**練習問題**
1: 国立作業場についての文章を読み、次の問いに答えよ。
(a) ルイ・ブランが掲げた理念は何と呼ばれているか。
(b) 失業者が従事した公共事業として挙げられているものは何か。
(c) 運用上のひずみの第二として挙げられているものは何か。
2: 国立作業場についての文章を、最後の文に続けて書き継げ。
___ 提示文
1848年2月、七月王政が倒れて臨時政府が誕生すると、共和派と社会主義的潮流(労働者・職人・思想家)が結びつき、「労働の権利(droit au travail)」の承認が声高に求められました。ルイ・ブランは臨時政府の一員として国立作業場構想を訴え、国家が生産を組織し、失業者に尊厳ある仕事を提供する「社会共和国」の理念を掲げました。一方で、臨時政府には財政の制約と政治内の多様な立場(温和な共和派、保守的農民の利害を代弁する勢力、急進派など)が共存し、理念と現実の折り合いを急いでつけなければならないジレンマがありました。

二月革命は市民・労働者・学生が街頭を埋めた動員の結果で、パリには大量の臨時失業者が生まれていました。経済状況は好転しておらず、冬から春にかけての季節要因と政治の混乱が重なり、貧困は深刻化します。治安維持と秩序の確保という観点からも、失業者を組織化し日当を与えることは急務と考えられました。こうして、理想と危機対応が結びつく形で、国立作業場は急造されます。

制度の仕組みと運営の実態:登録、配分、日当、そしてひずみ

制度はシンプルに見えました。失業者は委員会に登録し、作業班に配属され、道路・堤防・運河掘削・公園整備などの公共事業に従事して日当を受け取ります。労働の場を仲介する事務局はパリ市内に設置され、労働者を班ごとに集合・点呼し、郊外を含む作業現場へ移送しました。日当は当初一定額で支払われ、職能や熟練度の差は十分に反映されませんでした。

ところが、運用に入ると複数のひずみが露呈します。第一に、需要と供給の不一致です。登録者が急増する一方、短期間で用意できる公共工事には限度があり、待機者が大量に発生しました。点呼だけで半日を過ごし、実作業はわずかという日が続き、制度は「日当を配る場」に傾きます。第二に、財源の逼迫です。税収の落ち込みと国債発行の制約のなかで、毎日膨らむ賃金支払いは財政を圧迫しました。第三に、労務管理の未整備です。職種・技能・現場の安全・労働時間の管理が追いつかず、非効率が積み重なりました。加えて、雇用の公平性や登録の正当性をめぐる不正・抜け道が疑われ、制度への信頼も揺らぎます。
______
___ 記録一覧
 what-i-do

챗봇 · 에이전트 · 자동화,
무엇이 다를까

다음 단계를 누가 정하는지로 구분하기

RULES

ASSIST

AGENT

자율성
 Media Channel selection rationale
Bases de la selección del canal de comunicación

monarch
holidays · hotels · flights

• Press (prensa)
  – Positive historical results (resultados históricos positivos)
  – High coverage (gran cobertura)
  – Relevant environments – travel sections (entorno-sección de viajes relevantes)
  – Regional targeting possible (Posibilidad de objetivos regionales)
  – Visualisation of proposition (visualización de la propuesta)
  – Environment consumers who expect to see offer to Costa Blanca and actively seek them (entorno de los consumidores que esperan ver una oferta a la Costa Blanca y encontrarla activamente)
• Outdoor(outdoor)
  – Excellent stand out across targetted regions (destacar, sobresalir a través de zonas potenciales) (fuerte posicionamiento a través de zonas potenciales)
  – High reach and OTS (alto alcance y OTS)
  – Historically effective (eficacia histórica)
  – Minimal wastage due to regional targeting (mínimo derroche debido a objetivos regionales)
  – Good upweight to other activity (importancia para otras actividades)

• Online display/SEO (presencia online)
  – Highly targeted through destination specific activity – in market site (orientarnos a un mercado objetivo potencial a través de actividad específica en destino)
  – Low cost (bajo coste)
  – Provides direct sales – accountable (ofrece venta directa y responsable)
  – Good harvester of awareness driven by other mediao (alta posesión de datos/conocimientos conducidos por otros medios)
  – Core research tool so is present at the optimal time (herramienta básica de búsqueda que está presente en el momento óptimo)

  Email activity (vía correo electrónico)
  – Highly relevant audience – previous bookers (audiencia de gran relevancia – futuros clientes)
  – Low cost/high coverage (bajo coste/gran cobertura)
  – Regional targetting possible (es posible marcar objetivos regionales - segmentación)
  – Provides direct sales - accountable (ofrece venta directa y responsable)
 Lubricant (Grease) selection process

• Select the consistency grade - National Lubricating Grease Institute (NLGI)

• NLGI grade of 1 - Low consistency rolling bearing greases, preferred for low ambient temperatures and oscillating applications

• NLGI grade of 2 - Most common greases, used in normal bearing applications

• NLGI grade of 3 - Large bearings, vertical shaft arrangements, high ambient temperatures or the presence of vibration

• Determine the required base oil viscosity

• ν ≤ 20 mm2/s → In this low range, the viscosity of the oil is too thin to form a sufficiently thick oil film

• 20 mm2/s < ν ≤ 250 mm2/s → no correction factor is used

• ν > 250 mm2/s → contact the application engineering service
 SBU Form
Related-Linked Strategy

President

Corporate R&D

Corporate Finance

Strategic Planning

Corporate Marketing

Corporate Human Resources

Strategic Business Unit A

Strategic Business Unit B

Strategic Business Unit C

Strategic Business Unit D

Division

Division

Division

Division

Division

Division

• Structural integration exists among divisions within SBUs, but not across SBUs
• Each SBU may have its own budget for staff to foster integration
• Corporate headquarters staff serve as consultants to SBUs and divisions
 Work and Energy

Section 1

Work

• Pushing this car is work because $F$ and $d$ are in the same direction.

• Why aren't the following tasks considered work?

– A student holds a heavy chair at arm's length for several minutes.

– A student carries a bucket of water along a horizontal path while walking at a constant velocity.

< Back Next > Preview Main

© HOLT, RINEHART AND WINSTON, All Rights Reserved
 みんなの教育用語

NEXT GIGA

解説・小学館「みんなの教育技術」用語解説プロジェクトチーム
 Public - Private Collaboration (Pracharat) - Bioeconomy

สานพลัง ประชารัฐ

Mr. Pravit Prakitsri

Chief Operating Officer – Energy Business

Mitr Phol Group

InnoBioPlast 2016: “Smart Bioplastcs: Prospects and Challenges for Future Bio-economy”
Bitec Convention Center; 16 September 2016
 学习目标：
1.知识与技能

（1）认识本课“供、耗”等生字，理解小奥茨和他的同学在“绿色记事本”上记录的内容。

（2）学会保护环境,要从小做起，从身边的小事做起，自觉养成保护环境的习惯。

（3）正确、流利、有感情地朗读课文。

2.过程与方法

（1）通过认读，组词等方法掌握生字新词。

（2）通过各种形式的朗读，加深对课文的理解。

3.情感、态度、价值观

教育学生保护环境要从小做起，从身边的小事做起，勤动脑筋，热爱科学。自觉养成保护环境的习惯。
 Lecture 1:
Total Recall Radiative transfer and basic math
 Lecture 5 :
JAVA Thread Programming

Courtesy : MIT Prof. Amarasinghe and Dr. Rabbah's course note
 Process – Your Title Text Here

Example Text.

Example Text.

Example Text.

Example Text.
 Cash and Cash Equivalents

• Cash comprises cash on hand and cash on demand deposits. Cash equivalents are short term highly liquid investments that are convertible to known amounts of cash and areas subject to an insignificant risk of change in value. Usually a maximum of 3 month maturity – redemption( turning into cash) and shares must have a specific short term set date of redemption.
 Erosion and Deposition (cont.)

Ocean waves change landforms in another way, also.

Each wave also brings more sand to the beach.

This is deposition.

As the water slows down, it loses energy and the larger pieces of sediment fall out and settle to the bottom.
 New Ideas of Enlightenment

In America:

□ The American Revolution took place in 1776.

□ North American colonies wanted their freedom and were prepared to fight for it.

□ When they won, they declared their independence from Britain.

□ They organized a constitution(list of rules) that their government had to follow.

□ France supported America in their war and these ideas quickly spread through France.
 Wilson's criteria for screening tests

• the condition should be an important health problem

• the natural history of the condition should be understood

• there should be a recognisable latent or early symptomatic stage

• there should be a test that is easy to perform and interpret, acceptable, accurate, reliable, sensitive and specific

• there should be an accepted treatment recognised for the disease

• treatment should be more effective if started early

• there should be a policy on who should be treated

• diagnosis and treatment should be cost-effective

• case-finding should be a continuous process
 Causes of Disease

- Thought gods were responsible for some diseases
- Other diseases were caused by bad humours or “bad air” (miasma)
______
**解答**
1:
(a) 「社会共和国」
(b) 道路・堤防・運河掘削・公園整備
(c) 財源の逼迫

2:
政治的にも、国立作業場は論争の的でした。温和共和派や保守派は、制度が「怠惰を助長し、財政を破壊する」と批判し、農村出身の代表者は都市偏重だと反発します。逆に急進派や社会主義者は、現在の規模と条件では「労働の権利」の実質化には程遠く、国家が生産組織を本格的に整備すべきだと主張しました。国立作業場は、理念と現実、都市と農村、労働者・中産層・農民の利害が交差し、断層を露わにする舞台となったのです。

閉鎖決定と六月蜂起:制度の破綻が引き金となった内戦

1848年4月の制憲議会選挙では、広大な農村を基盤とする穏健・保守勢力が多数を占め、国立作業場に批判的な空気が強まりました。議会は支出の抑制と制度の縮小を求め、政府は登録者の郊外移送や軍事工事への転用、地方への再配置などを試みますが、混乱は深まります。6月に入ると、政府はついに国立作業場の閉鎖を決定し、登録者の一部を軍への志願、若年者を国土開発のための地方行きに振り向ける方針を発表しました。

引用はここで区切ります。